だから、うまく愛せるか自信はないけれど、いつまでも、どんなときも、この子を愛したい。愛を、過剰なくらい、精一杯。
「……良い名だ」
アマーリエを抱いて、キヨツグが囁く。
「……愛していると、よくわかる」
その言葉に許しを得たような気がして、アマーリエは再びコウセツをぎゅうっと抱きしめ、愛していると囁いて頬を寄せた。
たとえ良い母親になれず、愛情が足りなくとも、その分、父親が愛を注いでくれる。恐らくそれは、アマーリエが母親としてコウセツにしてやれることの、最大最善の愛の証だっただろう。
――オォオオ、と、空を舞う竜たちの生み出す風が花を巻き上げた。
リリス族の歓呼に見送られて、竜たちは去る。いつの間にか出現した不思議な光の柱は、きっと彼方へ繋がっているのだろう。薄紅色の花の海を渡っていけば、いつしかアマーリエもあの光の向こうへ行けるかもしれない。けれどそれはいまではない。これからどのくらい生きるのか見当もつかないけれど、誰かを想い、恋をして生きられるのならきっと幸せなことだった。たとえそのさきに世界の終わりが待っていようとも、あの光はきっと不変で、花が咲く理もまた永遠だろう。
いつか見ようと思っていた、自分の名と同じ花を、いまアマーリエは夫と子どもとともに見ている。
キヨツグが手を差し出す。コウセツが笑う。リリス族のみんなが笑って見守っている。アマーリエがその手を取ってやってくるのを、戻ってくるのを待っている。
強い風が吹き、アマーリエの鈍色の髪と白い服の裾をさらう。きつく閉じた目を開くと、花はとどまることなく溢れ、舞い、輝いた。
そっと重ね合わせた手が、深く絡み、確かに繋がる。思いが、温もりが、溶け合っていく。

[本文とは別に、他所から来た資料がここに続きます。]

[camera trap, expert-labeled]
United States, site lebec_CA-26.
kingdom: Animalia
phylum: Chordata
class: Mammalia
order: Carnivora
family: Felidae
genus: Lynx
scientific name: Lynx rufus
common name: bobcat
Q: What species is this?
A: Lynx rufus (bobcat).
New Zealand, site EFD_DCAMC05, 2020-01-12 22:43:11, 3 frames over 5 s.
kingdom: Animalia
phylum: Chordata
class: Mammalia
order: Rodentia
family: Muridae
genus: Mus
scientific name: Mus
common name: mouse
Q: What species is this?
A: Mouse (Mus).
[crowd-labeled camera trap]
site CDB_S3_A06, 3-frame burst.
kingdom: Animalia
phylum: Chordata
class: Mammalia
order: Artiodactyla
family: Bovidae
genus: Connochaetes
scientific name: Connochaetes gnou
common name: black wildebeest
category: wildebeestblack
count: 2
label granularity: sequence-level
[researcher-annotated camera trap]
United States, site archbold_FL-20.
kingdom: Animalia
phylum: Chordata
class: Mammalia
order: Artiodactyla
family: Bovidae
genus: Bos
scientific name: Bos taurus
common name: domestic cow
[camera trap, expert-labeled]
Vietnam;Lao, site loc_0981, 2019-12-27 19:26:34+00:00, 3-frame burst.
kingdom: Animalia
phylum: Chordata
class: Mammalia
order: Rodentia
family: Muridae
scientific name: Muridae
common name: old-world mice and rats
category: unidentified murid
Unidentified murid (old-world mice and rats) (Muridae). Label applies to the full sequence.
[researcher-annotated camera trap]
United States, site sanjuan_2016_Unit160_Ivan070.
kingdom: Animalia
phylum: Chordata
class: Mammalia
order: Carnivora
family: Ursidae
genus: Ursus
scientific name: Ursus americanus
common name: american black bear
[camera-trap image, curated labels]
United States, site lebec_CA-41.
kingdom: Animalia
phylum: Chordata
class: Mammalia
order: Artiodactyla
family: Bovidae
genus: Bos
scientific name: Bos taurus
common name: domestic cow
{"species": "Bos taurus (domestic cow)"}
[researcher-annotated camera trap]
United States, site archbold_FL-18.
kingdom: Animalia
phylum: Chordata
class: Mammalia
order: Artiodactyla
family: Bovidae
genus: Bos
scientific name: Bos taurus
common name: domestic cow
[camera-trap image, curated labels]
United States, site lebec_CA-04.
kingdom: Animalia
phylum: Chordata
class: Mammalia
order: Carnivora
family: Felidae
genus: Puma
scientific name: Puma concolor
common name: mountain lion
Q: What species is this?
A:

灰色の都市。草原の国。山野。海。太陽。雲。雨。雪。途切れることのない光と薄紅色の花が舞う、厳しく寂しくも美しいこの世界のことを、古い言葉でなんと言うのだったか。
黄金色の空に染められる花びらは、どこからやってきたのかいつしか光そのもののような白に変わり、薄紅色のそれと混ざり合ってひときわ絢爛に世界を彩った。
――これは恋。最初で最後の真実の恋。
花の舞う空、光集い、愛する人たちがいるこの世界で、アマーリエは生きる。
生きていく。
――恋をしながら、生きていく。